Core Concepts
Large language models like ChatGPT can be compared to lossy text-compression algorithms, offering insights into their functioning and limitations.
Abstract
The content delves into the comparison between a Xerox photocopier's lossy compression format and large language models like ChatGPT. It highlights how both systems use compression techniques that may lead to inaccuracies or hallucinations in the reproduced content. The analogy of lossy compression helps understand the functioning of large language models and raises questions about their true understanding of the information they process.
In 2013, a German construction company discovered discrepancies in copies made by a Xerox photocopier due to its lossy compression format. This incident led to an investigation by computer scientist David Kriesel, revealing how modern photocopiers use digital scanning and compression techniques.
The difference between lossless and lossy compression is explained, with examples of where each type is typically used based on the importance of accuracy. Lossy compression, like that used in Xerox photocopiers, can lead to subtle inaccuracies that are not immediately noticeable.
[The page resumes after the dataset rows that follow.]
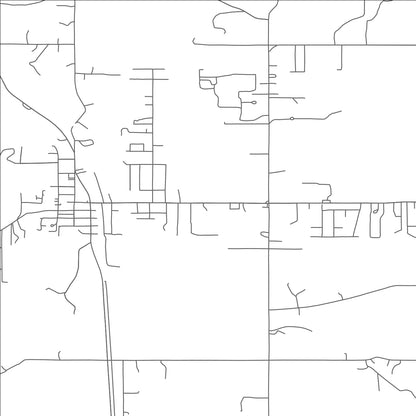 ROAD MAP OF KIEFER, OKLAHOMA BY MAPBAKES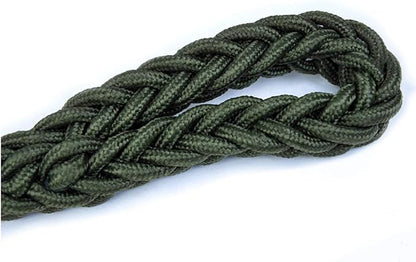 Love Dream Dog Collar and Leash Set, Heavy Duty Nylon Braided Rope Strong 4 FT Dog Leash and Martingale Training Collar for Small Medium Large Dogs Training and Walking (Green)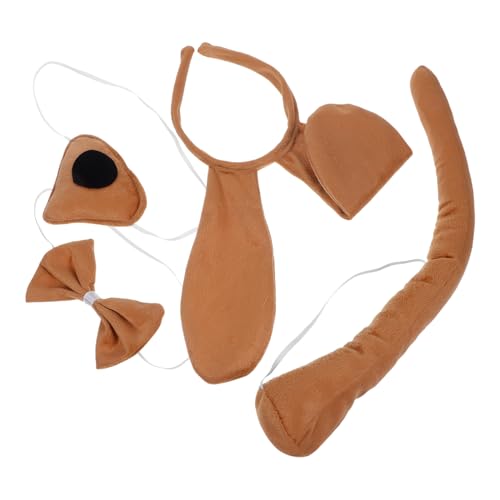 CHICAMPERA 1 Set Kids Animal Kostüm Set Welpe Stirnband Fliege Fliege Blatthund Kostüm Accessoire Animal Cosplay Accessoire Animal Cosplay Rollenspiele Requisite CHICAMPERA 1 Set Kids Animal Kostüm Set Welpe Stirnband Fliege Fliege Blatthund Kostüm Accessoire Animal Cosplay Accessoire Animal Cosplay Rollenspiele Requisite von CHICAMPERA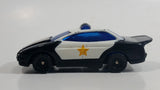 1997 Hot Wheels McDonald's Police Car Black White Die Cast Toy Car Vehicle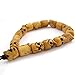 Ovalbuy Ox Bone Carved Skull Beads Tibet Buddhist Prayer Bracelet Mala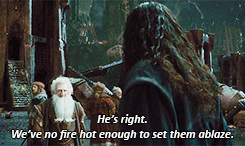ghivashels:msfili:The Hobbit in Gifs: Lighting of the ForgesWe make for the forges.#u kno this momen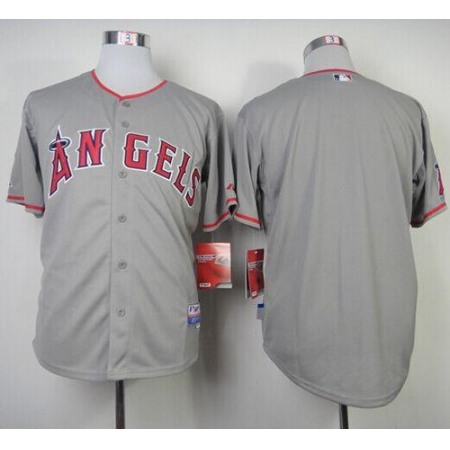 Angels of Anaheim Blank Grey Cool Base Stitched MLB Jersey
Xerox photocopiers utilize JBIG2, a lossy compression format for black-and-white images, which can result in misleading but readable outputs. The comparison between this technology and large language models like ChatGPT is drawn to highlight similarities in their approach to data processing.
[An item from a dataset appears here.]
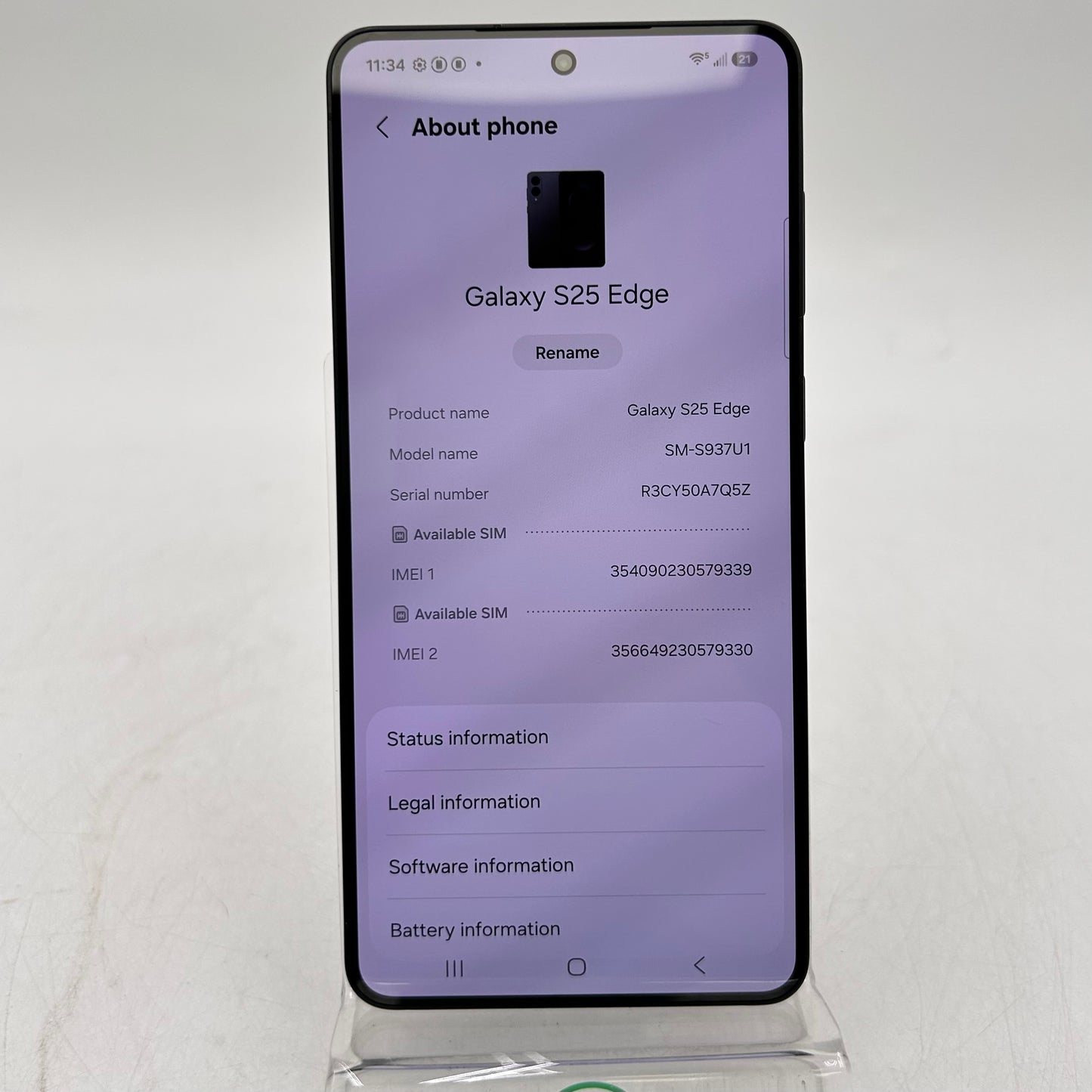 Factory Unlocked Samsung Galaxy S25 Edge 12GB RAM 256GB SM-S937U1 Jetblack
ChatGPT is likened to a blurry JPEG of all text on the Web, retaining information but potentially leading to hallucinations or incorrect responses due to its lossy nature. The article explores whether such large language models truly understand the content they process or merely offer statistical approximations.
The relationship between text compression and understanding is discussed through examples related to arithmetic principles and economic theories. Large language models' ability to identify correlations in text raises questions about their level of comprehension versus mere statistical analysis.
Stats
"the rooms were 14.13, 21.11, and 17.42 square metres"
"a solution to the mystery begins to suggest itself"
"achieve the desired compression ratio of a hundred to one"
"the greatest degree of compression can be achieved by understanding the text"
"it looks at nearby pixels and calculates the average"
Quotes
"ChatGPT as a blurry JPEG of all the text on the Web."
"These hallucinations are compression artifacts."
"Models like ChatGPT aren’t eligible for the Hutter Prize."